____ Records supplied
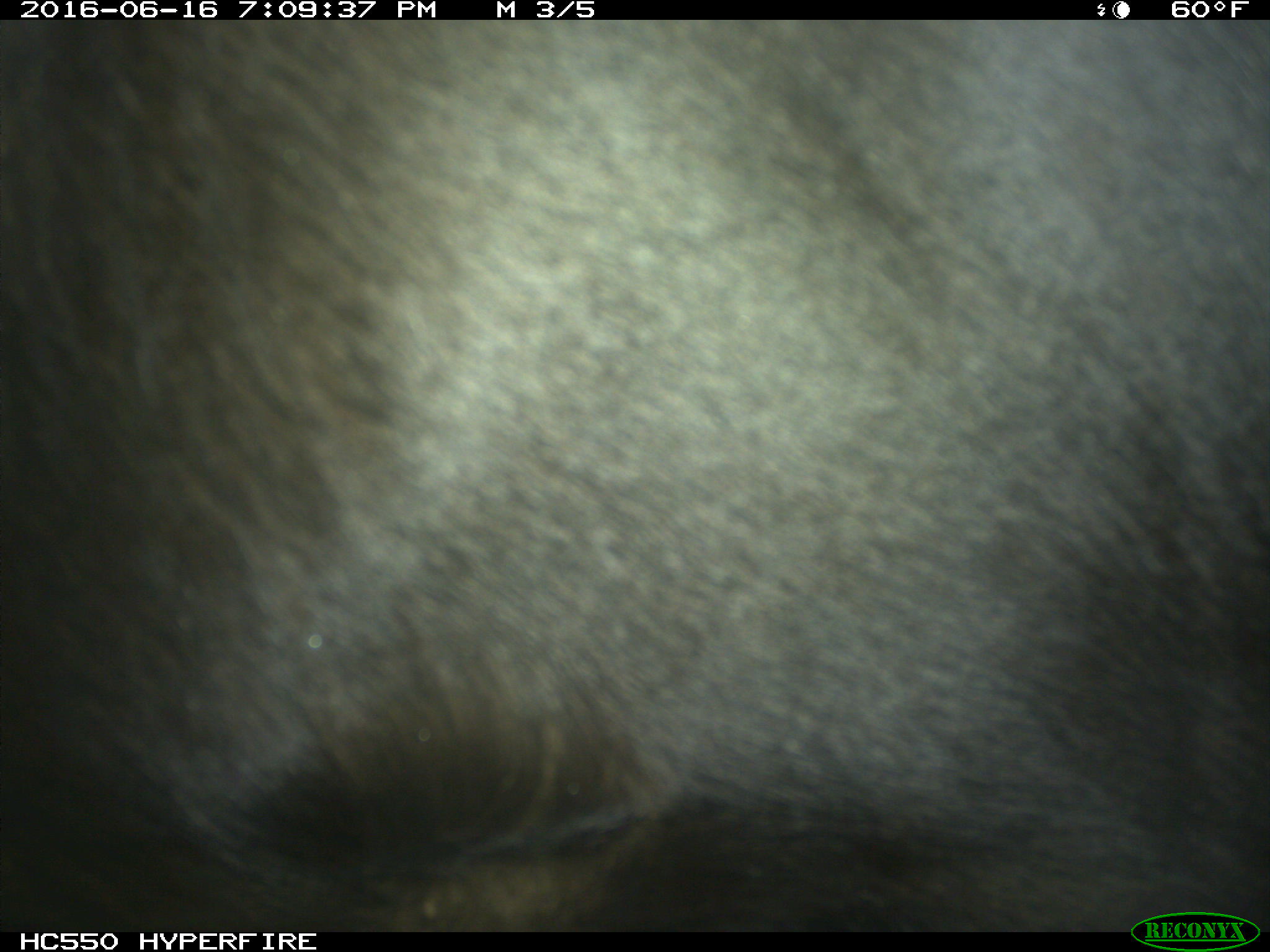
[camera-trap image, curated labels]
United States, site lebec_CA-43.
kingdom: Animalia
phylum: Chordata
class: Mammalia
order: Artiodactyla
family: Bovidae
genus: Bos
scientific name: Bos taurus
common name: domestic cow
Bos taurus (domestic cow).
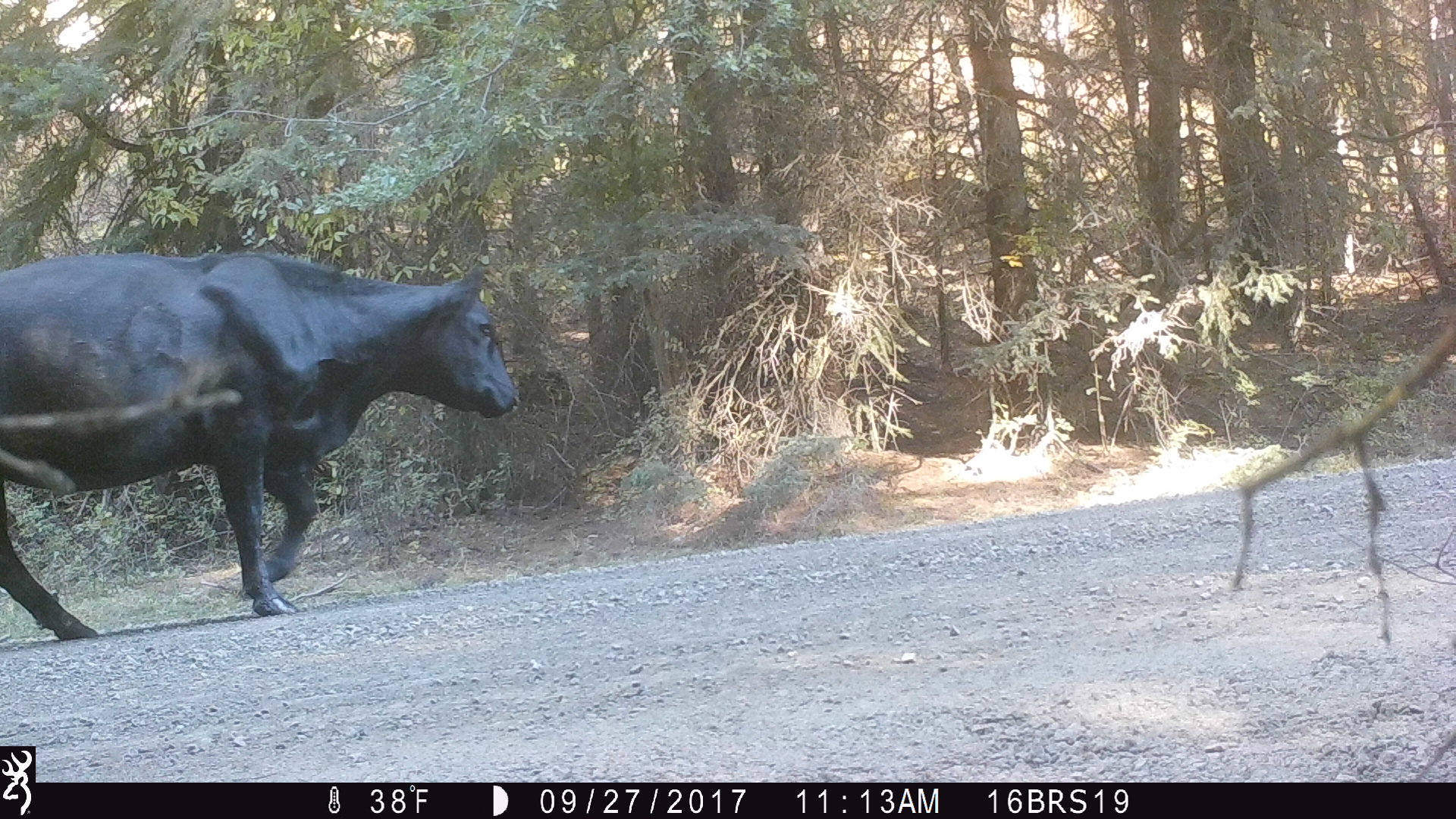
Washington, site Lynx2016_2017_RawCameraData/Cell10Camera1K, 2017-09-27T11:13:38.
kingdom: Animalia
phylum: Chordata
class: Mammalia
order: Artiodactyla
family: Bovidae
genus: Bos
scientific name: Bos taurus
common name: domestic cattle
Domestic cattle (Bos taurus). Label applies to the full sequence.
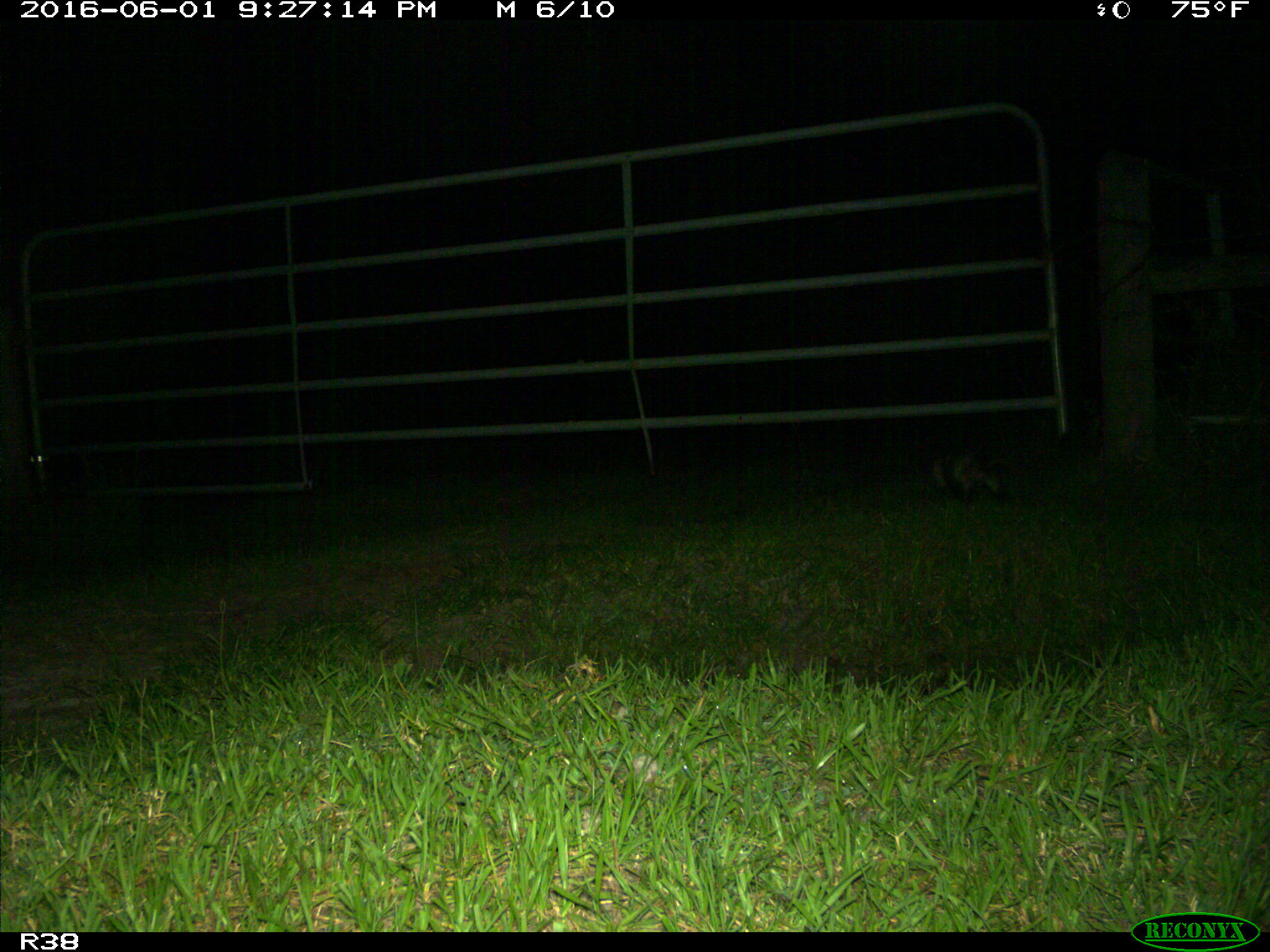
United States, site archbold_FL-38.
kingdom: Animalia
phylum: Chordata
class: Mammalia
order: Didelphimorphia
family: Didelphidae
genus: Didelphis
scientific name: Didelphis virginiana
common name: virginia opossum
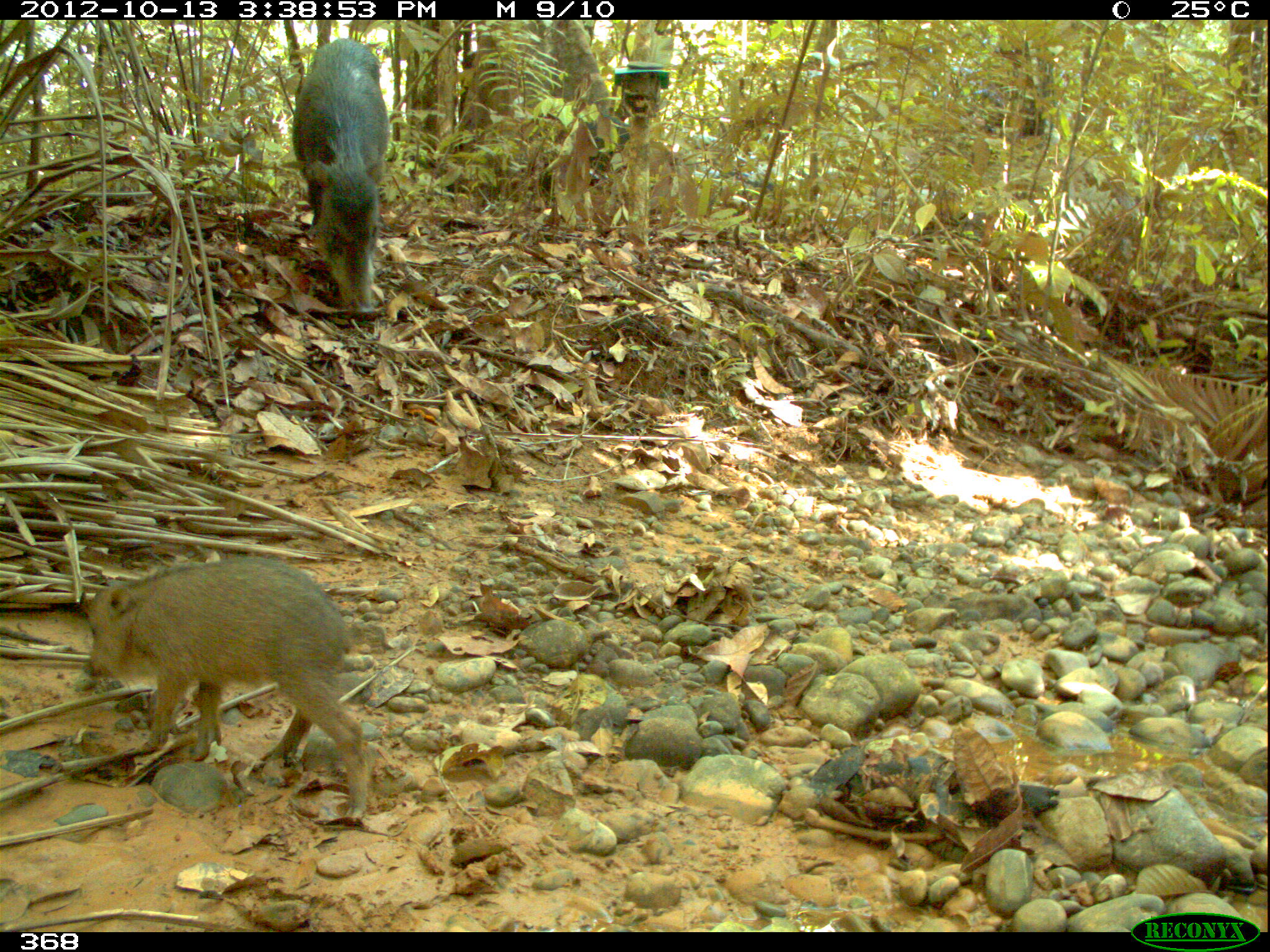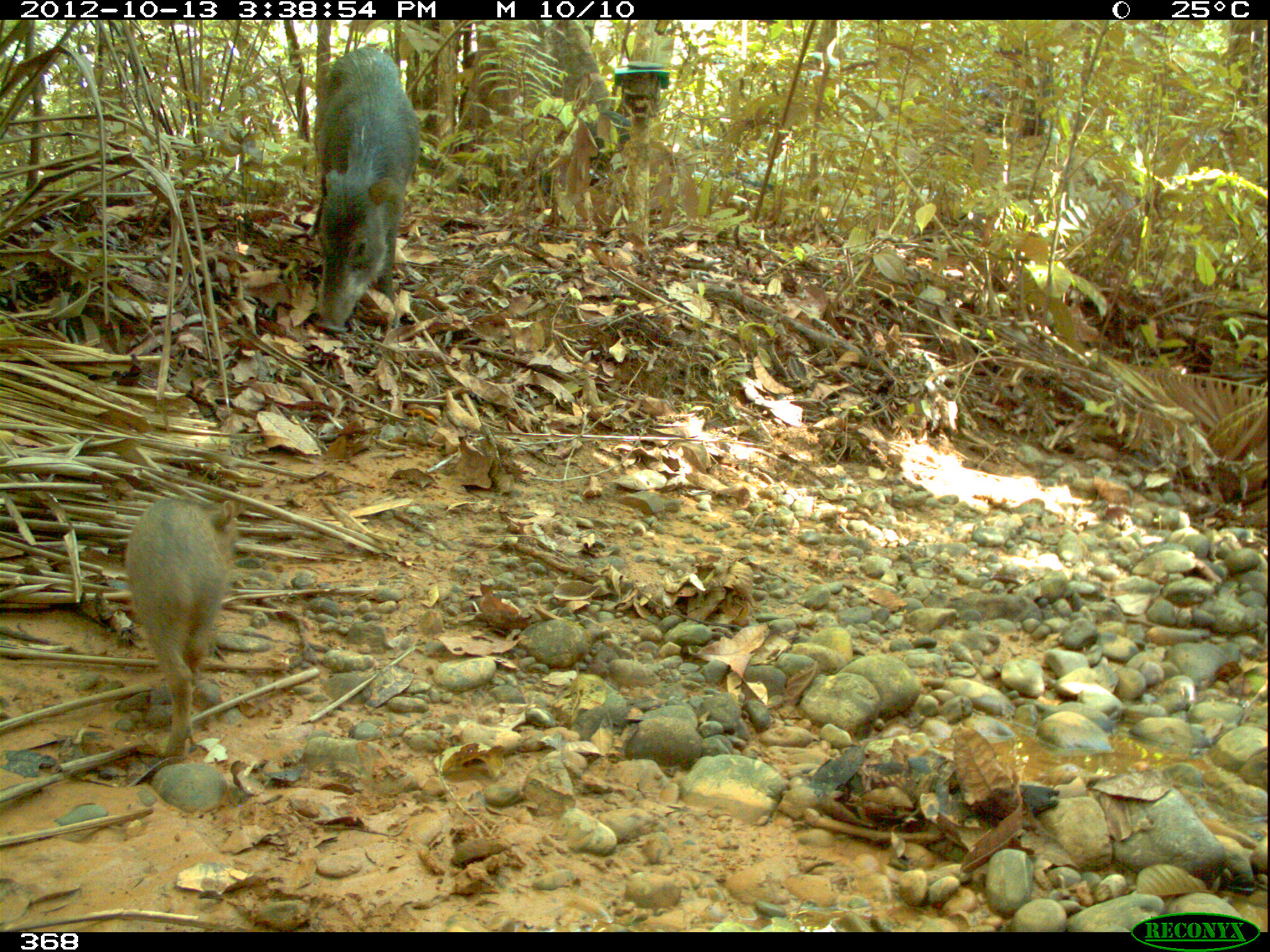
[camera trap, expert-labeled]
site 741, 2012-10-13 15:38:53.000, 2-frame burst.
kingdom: Animalia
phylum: Chordata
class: Mammalia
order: Artiodactyla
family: Tayassuidae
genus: Tayassu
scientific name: Tayassu pecari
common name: white-lipped peccary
________
(Task objective)
Leave out the pictures and return the rest of the records exactly.

(Response to this exercise)
[camera-trap image, curated labels]
United States, site lebec_CA-43.
kingdom: Animalia
phylum: Chordata
class: Mammalia
order: Artiodactyla
family: Bovidae
genus: Bos
scientific name: Bos taurus
common name: domestic cow
Bos taurus (domestic cow).
Washington, site Lynx2016_2017_RawCameraData/Cell10Camera1K, 2017-09-27T11:13:38.
kingdom: Animalia
phylum: Chordata
class: Mammalia
order: Artiodactyla
family: Bovidae
genus: Bos
scientific name: Bos taurus
common name: domestic cattle
Domestic cattle (Bos taurus). Label applies to the full sequence.
United States, site archbold_FL-38.
kingdom: Animalia
phylum: Chordata
class: Mammalia
order: Didelphimorphia
family: Didelphidae
genus: Didelphis
scientific name: Didelphis virginiana
common name: virginia opossum
[camera trap, expert-labeled]
site 741, 2012-10-13 15:38:53.000, 2-frame burst.
kingdom: Animalia
phylum: Chordata
class: Mammalia
order: Artiodactyla
family: Tayassuidae
genus: Tayassu
scientific name: Tayassu pecari
common name: white-lipped peccary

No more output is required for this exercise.